Doğumu ‘’Ölümün başlangıcı’’ olarak dile getirmiş ve 29 yıllık bir yaşamdan sonra evinin balkonundan atlayarak intihar etmiştir. Manik depresif tanısı konan şair, 31 yaşında kafasını fırına sokarak yaşamına son veren Slyvia Plath ile benzer sonları yaşamış belki de ondan büyük ölçüde etkilenmiştir. Öyle ki ‘’Sylvia Plath’ın Şairliğinin İntiharı Bağlamında Analizi’’ bitirme teziyle üniversiteden mezun olmuş ve tezine şu yorumu eklemiştir: ‘’Plath’in narin, incinebilir ruhani varlığı ve her şeyin sürekli kirlenişinin iç karartıcı bir şekilde farkında oluşu onu ölüme sürüklemiştir.’’ İşte Marmara’nın onu ölüme götüren karamsarlığı da buydu. Hassas, naif ruhunun artık bu dünyaya dayanamayacağı. ‘’Biliyorum, bir gün dayanamayacak küçük kalbim. Arkamı dönüp güvendiğim ve inandığım her şeye veda edeceğim.’’
Nilgün Marmara’nın intiharından sonra, kocası şöyle der: ‘’Şiir yazdığını bilmezdim.
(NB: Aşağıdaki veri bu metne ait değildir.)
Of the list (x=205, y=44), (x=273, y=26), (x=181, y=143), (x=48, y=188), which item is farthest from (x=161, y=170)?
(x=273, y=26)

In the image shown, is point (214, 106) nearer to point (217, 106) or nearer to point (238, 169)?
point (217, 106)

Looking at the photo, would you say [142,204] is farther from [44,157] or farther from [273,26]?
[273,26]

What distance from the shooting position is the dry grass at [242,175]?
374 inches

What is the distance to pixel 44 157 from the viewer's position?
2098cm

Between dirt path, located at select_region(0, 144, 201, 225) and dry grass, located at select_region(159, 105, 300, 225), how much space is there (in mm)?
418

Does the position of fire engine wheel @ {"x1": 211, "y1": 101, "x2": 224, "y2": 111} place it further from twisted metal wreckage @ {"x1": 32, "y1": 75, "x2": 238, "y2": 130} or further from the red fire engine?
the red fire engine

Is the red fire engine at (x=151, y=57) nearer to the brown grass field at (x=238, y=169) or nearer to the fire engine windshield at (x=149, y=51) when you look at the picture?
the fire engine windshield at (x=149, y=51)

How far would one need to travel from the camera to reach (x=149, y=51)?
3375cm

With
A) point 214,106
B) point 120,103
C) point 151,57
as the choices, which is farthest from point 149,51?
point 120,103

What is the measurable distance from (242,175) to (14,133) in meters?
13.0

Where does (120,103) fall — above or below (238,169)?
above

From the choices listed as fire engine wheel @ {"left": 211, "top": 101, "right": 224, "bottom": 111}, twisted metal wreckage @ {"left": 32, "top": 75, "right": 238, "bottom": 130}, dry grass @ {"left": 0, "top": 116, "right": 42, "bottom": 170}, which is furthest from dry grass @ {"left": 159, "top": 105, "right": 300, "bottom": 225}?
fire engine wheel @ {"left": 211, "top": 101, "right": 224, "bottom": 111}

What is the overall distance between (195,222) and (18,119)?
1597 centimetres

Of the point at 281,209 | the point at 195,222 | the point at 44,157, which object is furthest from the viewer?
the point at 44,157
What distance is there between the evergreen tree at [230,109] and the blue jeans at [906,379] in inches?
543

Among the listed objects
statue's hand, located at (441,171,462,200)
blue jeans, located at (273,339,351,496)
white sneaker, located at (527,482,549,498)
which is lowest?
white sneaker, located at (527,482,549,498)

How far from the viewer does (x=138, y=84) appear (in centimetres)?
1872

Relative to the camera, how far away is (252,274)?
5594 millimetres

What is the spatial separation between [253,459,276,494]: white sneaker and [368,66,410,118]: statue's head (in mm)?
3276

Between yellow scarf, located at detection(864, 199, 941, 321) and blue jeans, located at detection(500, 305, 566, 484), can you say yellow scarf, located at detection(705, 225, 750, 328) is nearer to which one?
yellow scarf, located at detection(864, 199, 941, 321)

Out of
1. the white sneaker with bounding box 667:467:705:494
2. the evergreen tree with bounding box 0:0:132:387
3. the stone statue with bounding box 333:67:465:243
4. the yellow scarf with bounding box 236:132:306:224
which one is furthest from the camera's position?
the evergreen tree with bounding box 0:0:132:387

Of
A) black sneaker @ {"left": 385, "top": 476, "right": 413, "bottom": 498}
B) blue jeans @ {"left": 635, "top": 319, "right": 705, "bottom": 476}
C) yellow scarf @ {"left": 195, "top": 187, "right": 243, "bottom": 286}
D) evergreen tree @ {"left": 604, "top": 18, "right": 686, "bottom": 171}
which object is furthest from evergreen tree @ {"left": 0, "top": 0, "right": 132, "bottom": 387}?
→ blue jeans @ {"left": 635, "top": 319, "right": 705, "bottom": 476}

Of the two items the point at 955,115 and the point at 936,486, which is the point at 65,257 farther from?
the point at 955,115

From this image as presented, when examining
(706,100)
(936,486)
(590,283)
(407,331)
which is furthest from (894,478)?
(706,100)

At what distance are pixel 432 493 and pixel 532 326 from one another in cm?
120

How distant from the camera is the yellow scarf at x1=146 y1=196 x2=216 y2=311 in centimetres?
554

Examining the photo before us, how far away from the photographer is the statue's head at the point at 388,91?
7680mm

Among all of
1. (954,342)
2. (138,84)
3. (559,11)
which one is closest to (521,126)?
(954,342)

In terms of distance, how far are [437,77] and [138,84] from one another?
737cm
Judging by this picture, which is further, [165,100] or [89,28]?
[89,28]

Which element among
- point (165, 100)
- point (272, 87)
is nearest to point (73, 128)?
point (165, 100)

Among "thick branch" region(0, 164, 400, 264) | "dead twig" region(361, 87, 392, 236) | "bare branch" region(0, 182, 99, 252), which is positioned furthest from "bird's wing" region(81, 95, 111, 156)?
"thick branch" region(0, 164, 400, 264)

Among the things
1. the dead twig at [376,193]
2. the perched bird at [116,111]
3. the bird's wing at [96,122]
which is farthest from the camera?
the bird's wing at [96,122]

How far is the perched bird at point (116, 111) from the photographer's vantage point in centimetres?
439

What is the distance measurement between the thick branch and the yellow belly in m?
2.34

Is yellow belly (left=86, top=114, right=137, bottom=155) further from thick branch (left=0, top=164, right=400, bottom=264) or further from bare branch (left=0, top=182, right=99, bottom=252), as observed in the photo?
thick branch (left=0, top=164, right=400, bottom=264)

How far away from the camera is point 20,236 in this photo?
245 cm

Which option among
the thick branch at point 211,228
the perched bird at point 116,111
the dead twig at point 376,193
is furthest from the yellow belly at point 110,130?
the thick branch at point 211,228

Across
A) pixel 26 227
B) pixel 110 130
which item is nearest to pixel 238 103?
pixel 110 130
Bir kenarda pıtır pıtır bir şeyler karalardı.’’ Ve bir şiirinde ekler şair: ‘’Yabancıların en yakınıydın sen.’’
Marmara ile yakın dostluğu bulunan Cemal Süreya ona ‘’Zelda’’ lakabını takmış ve ölümünde sonra şunları söylemiştir.
“Nilgün ölmüş. Beşinci kattaki evinin penceresinden kendini aşağı atarak canına kıymış, Ece Ayhan söyledi.. Çok değişik bir insandı Zelda. Akşamları belli saatten sonra kişilik hatta beden değiştiriyor gibi gelirdi bana. Yüzü alarır bakışlarına çok güzel ama ürkütücü bir parıltı eklenirdi. Çok da gençti. Sanırım otuzuna değmemişti daha.. Bu dünyayı başka bir hayatın bekleme salonu ya da vakit geçirme yeri olarak görüyordu. Dönüp baktığımda bir acı da buluyorum Nilgün’ün yüzünde. O zamanlar görememişim. Bugün ortaya çıkıyor.”
İşte Nilgün Marmara’nın içini döktüğü en güzel şiirleri:
Kuş Koysunlar Yoluna
Bir karga bir kediyi öldüresiye bir oyuna davet ediyordu.
Hep böyle mi bu?
Bir şeyden kaçıyorum bir şeyden, kendimi bulamıyorum dönüp gelip kendime yerleşemiyorum, kendimi bir yer edinemiyorum, kendime bir yer...
Kafatasımın içini, bir küçük huzur adına
aynalarla kaplattım, ölü ben'im kendini izlesin her yandan, o tuhaf sır içinden!
Paniğini kukla yapmış hasta bir çocuğum ben.
Oyuncağı panik olan sayın yalnızlık kendi kendine nasıl da eğlenir.
Niye izin vermiyorsun yoluna kuş konmasına
niye izin vermiyorum yoluma kuş konmasına
niye kimseler izin vermez yollarıma kuş konmasına?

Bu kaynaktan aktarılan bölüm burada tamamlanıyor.